■ **Text**
# Data Modeling with Movie Data

Retrieval Augmented Generation (RAG) – using vector similarity search to
retrieve semantically relevant information – is great. It is easy to implement
and provides great results for many questions. However, as great as it is there
are cases where it breaks down and advanced RAG techniques may be needed:
* Complex questions needing information about multiple topics may require question rewriting or an agent based approach.
* Broad questions may need multiple perspectives, and benefit from techniques like MMR to retrieve a diverse set of results.
* Deep questions may require explanations and clarifying information for the retrieved context, benefitting from knowledge graphs and/or agent techniques asking follow-up questions.

Knowledge graphs linking between content solve these problems. Graph RAG lets
us start with vector similarity to address a wide variety of questions. As
vector similarity breaks down, links between documents can be traversed to
retrieve deeper information and handle more complex questions. Graph traversal
techniques like MMR can be used to retrieve a diverse set of contexts also helps
with broad questions.

By enabling these graph traversals using metadata in the vector store, Graph RAG allows you to solve these problems without re-ingesting your data. At retrieval time, documents may be linked to other documents based on properties stored in the metadata.

[Entries from a dataset]
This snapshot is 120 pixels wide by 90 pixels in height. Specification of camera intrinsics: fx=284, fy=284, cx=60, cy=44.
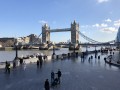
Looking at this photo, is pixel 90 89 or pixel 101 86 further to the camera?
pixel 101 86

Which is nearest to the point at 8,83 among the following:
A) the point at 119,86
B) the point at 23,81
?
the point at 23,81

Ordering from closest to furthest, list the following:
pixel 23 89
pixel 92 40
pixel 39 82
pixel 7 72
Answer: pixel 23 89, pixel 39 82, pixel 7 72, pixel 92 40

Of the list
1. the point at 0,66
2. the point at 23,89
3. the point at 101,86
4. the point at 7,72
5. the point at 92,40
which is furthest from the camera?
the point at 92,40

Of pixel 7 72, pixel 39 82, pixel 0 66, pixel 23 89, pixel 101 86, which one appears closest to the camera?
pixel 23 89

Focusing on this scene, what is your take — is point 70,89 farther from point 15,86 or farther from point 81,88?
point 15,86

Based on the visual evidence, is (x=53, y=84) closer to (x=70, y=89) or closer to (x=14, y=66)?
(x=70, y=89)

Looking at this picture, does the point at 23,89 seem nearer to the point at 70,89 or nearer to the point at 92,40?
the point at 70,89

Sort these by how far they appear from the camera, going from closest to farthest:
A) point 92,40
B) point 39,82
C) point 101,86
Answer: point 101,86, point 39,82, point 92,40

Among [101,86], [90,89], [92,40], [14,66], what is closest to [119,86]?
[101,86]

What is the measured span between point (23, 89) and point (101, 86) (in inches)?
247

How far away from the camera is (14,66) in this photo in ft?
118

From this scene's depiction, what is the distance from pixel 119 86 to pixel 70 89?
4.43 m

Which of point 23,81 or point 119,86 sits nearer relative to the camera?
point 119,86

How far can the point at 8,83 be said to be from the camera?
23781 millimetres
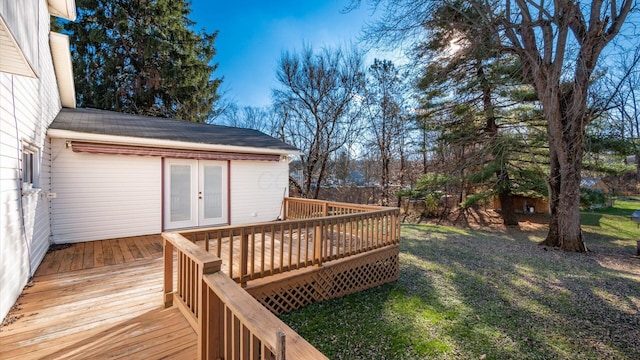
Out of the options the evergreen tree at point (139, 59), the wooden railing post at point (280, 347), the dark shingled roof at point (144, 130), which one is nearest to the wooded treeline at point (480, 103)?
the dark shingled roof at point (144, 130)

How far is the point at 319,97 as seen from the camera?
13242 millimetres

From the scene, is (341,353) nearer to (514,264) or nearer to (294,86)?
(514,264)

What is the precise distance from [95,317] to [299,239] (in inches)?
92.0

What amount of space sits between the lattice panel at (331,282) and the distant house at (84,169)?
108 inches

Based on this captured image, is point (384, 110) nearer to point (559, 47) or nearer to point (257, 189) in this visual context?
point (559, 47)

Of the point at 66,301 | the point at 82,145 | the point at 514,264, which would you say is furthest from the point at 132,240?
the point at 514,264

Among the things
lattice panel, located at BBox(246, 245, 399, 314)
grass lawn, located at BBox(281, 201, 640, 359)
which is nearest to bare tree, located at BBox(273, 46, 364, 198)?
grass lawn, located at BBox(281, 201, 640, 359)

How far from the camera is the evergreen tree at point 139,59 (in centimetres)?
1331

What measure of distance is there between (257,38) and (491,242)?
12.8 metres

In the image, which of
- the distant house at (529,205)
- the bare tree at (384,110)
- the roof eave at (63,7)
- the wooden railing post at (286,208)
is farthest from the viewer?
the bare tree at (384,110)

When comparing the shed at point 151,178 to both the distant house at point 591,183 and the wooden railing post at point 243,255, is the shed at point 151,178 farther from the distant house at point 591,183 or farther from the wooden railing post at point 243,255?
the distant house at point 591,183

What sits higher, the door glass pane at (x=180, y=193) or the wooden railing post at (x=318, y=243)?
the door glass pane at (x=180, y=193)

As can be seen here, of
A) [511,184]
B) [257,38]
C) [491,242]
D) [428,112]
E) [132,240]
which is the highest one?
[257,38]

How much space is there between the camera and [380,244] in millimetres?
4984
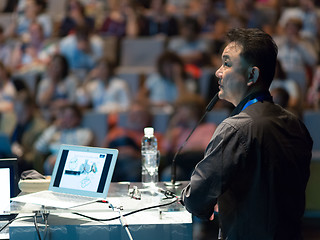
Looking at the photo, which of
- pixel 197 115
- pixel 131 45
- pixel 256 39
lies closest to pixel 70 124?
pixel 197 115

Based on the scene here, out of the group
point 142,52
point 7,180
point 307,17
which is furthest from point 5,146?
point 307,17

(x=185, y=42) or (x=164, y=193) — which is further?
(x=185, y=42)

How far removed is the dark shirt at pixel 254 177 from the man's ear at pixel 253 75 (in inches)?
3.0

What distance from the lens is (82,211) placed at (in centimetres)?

■ **What you have to do**
In the Graph RAG text, what enables graph traversals without re-ingesting the data? The records are separate material and are not part of the text.

■ **Result of the exercise**
Metadata in the vector store.